Lakin konuyu merak ettik birkaç soru sormak için Rahmi Koç Müzesini aradık. Santraldeki görevli yöneticilerin meşgul olduğunu söyleyip en kısa zamanda dönmek için telefonumuzu aldılar. Bir gün geçti dönen yok. Dönse ‘bana değil patrona sorun' demekten başka ne diyecek? Böyle demeyecekse hâlâ arayabilir bekliyoruz.

Ama biz sorularımızı buradan soralım da meraktan çatlamasınlar. Ayrıca beşer bu, şaşar da cevap vermek geçer içinden:

Bir: Bu ayakkabıları niye istediğinizi biliyoruz ama birde sizden dinleyelim!

İki: Bu icraatınızla Türkiye ve bağlı bulunduğunuz başşehirlerdeki baronlara hangi mesajı verdiniz?

Üç: 15 Temmuz 2016 sizin için ne anlama gelir?

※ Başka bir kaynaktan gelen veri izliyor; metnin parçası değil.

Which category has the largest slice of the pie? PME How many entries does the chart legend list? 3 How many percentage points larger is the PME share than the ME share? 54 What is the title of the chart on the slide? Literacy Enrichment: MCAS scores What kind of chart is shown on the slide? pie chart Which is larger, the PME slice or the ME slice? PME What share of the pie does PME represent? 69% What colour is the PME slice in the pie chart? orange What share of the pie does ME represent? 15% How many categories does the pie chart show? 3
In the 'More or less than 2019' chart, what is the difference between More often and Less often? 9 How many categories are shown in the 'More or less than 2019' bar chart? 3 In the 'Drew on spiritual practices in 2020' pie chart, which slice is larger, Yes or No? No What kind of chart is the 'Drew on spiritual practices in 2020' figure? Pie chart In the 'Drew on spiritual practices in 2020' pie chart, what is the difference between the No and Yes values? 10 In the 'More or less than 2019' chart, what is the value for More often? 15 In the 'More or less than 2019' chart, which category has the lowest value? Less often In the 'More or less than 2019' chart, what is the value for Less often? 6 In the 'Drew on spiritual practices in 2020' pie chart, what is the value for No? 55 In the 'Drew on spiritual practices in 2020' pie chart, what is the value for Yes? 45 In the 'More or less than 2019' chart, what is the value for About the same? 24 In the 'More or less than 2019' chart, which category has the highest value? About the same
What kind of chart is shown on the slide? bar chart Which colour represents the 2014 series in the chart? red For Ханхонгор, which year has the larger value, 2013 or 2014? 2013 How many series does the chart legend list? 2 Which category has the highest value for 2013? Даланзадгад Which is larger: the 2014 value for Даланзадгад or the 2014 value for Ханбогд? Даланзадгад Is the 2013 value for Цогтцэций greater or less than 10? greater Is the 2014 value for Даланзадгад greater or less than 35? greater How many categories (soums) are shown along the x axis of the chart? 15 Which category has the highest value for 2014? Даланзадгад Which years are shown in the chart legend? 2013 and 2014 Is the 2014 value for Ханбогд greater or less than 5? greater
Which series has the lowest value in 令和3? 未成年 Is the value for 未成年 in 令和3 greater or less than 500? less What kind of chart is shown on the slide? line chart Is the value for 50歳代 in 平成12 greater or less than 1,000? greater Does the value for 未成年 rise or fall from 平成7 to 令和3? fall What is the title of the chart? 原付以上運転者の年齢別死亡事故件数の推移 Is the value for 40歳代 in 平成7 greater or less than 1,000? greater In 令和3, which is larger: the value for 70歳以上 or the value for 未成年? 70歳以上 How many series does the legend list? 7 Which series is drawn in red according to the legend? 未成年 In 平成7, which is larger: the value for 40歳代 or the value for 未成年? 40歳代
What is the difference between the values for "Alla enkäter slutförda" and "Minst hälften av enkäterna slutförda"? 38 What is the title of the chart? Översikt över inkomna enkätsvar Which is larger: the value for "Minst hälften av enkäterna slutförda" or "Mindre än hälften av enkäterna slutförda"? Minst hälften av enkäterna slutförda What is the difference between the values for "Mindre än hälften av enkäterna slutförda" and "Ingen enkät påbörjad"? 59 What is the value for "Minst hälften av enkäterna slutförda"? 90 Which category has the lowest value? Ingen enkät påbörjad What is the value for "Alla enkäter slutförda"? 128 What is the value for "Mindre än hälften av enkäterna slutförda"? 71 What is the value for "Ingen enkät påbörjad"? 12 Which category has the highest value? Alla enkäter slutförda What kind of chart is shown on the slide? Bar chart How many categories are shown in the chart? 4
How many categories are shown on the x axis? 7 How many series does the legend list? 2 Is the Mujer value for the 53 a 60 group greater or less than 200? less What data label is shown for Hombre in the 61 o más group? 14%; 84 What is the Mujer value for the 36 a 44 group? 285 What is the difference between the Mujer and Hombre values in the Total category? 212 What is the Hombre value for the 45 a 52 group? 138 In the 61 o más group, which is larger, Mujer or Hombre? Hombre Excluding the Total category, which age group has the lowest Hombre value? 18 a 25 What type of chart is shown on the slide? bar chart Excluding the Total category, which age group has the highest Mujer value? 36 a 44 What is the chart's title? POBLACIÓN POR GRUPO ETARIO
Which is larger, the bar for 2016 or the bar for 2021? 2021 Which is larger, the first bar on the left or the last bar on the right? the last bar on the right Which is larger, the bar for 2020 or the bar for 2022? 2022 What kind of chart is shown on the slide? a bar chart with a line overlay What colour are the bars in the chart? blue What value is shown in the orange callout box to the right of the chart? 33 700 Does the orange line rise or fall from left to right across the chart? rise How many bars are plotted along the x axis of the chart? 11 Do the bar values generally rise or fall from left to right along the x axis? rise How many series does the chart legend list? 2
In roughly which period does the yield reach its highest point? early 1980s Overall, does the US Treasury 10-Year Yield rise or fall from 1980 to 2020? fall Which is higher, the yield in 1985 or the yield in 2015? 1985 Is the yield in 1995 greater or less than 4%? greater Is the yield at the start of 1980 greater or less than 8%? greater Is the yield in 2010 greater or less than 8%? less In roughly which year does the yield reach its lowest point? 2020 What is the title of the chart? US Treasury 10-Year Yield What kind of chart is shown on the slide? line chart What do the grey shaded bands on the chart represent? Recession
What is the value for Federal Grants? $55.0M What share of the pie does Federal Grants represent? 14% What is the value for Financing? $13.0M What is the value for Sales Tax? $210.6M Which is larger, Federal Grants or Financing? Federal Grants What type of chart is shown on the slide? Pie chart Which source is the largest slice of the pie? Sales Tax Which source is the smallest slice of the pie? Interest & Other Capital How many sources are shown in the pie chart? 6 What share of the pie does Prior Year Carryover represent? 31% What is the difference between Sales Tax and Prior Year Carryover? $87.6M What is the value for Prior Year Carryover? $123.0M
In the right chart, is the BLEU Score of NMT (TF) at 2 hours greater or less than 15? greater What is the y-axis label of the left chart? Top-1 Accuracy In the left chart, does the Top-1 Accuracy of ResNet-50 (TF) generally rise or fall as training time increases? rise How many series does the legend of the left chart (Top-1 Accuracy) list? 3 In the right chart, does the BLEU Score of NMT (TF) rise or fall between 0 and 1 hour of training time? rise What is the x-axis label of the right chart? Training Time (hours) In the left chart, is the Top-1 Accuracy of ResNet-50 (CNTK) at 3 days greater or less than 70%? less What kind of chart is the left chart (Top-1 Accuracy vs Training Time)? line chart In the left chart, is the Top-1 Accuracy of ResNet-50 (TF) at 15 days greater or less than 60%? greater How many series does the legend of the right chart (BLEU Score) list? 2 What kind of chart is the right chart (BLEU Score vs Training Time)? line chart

Dört: 15 Temmuz şehitlerinin eşyalarından da meyhaneli müzenize bir eşya koydunuz mu?

Beş: Desteklediğiniz Gezi isyan ve iç savaşına ait çöpleri de müzenizde sergiliyor musunuz?

Altı: Sizin için Türk milleti ve kadim tevhid inancı ne ifade eder?

Yedi: Mustafa Koç'un ölümü konusunda neden hâlâ sessizsiniz?

Sekiz: Ali Koç kazasını nasıl okumalıyız?

Dokuz: Bugünden bakınca Vehbi Koç'un milleti kısırlaştırma mücadelesini doğru buluyor musunuz?

On: Yeni Türkiye sizi huzursuz ediyor mu?

On bir: Bilderberg sizin için ne ifade eder?

On iki: Latif Erdoğan'ın iddiaları hakkında ne diyorsunuz?

On üç: … (Bu madde sizce neden boş bırakılmıştır?)

On dört: Gülen nasıl biridir? Kendisi ile temasınız oldu mu ve devam ediyor mu?

On beş: Bu hususlarda cevabınız olacak mı?

Şayet cevabınız olacaksa köşemiz ve sayfalarımız sizi bekliyor olacak.